Using the listing below, print exactly everything from the line with "Cold water ✗" down to the line with "Place the basin", both included, and nothing more.

[DATA TO PROCESS — start]

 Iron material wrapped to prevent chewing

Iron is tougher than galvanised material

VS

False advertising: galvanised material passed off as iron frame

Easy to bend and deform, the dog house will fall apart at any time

[DATA TO PROCESS — finish]
[DATA TO PROCESS — start]

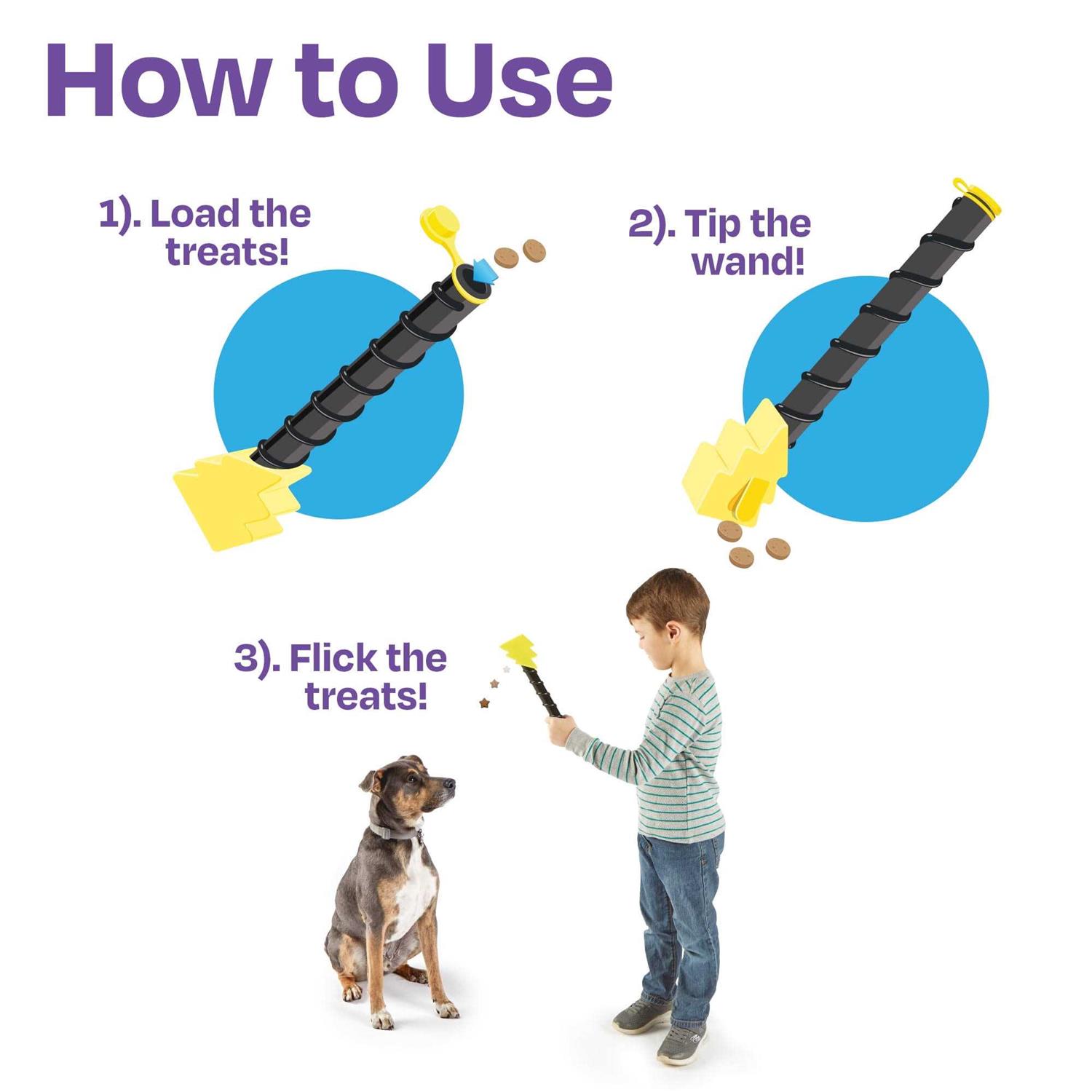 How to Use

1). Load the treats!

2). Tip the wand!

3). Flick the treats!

[DATA TO PROCESS — finish]
[DATA TO PROCESS — start]

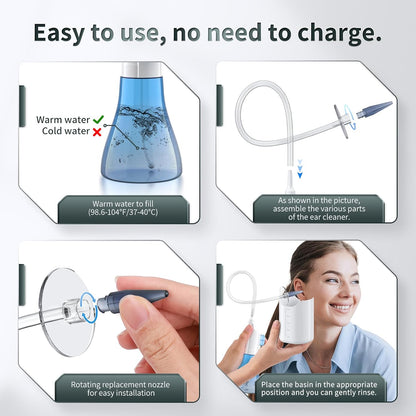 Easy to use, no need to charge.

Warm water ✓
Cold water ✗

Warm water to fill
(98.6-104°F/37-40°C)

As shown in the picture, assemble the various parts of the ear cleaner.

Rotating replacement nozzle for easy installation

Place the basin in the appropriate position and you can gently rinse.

[DATA TO PROCESS — finish]

#### [EXPECTED ANSWER]
Cold water ✗

Warm water to fill
(98.6-104°F/37-40°C)

As shown in the picture, assemble the various parts of the ear cleaner.

Rotating replacement nozzle for easy installation

Place the basin in the appropriate position and you can gently rinse.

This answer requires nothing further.